A College of Charleston student asked me yesterday what books she should be reading. I
immediately suggested anything by Malcolm Gladwell, Christopher Buckley, Colin Dexter, Bill Bryson and David McCullough.
Then, it occurred to me that more and more marketers are taking a look back at their predecessors in the Great Depression in order to glean how brands succeeded in that particularly heinous period. I know, for example, that Jazz at Lincoln Center is positioning jazz as THE ideal antidote to the fears and anxieties of today's 'new normal'. Interestingly, jazz, and its fraternal twin, swing music, became a mainstream medium as a direct result of The Great Depression. Americans turned to jazz, along with movies and radio programming, to take their minds off their collective misery.
So, it makes sense for marketers to examine what worked then and juxtapose it against the realities of today's social media, global interconnectedness and ravenous 24×7 news cycle. They might discover some very interesting, and highly relevant, solutions.

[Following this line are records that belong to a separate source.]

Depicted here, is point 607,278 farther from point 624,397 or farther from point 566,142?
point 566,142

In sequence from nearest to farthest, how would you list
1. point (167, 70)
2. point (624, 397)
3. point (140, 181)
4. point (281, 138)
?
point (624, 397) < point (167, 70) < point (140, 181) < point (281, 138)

That said, as soon as I finished answering the student's question, I quickly added John Steinbeck's "The Grapes of Wrath" to my recommended reading list. It has to be the quintessential Depression-era book. And what job seeker wouldn't totally impress in any interview by noting, “By the way, I'm reading “The Grapes of Wrath” because I want to learn what lessons from the 1930s might be applicable to your company's marketing efforts.” Talk about differentiating oneself from the crowd.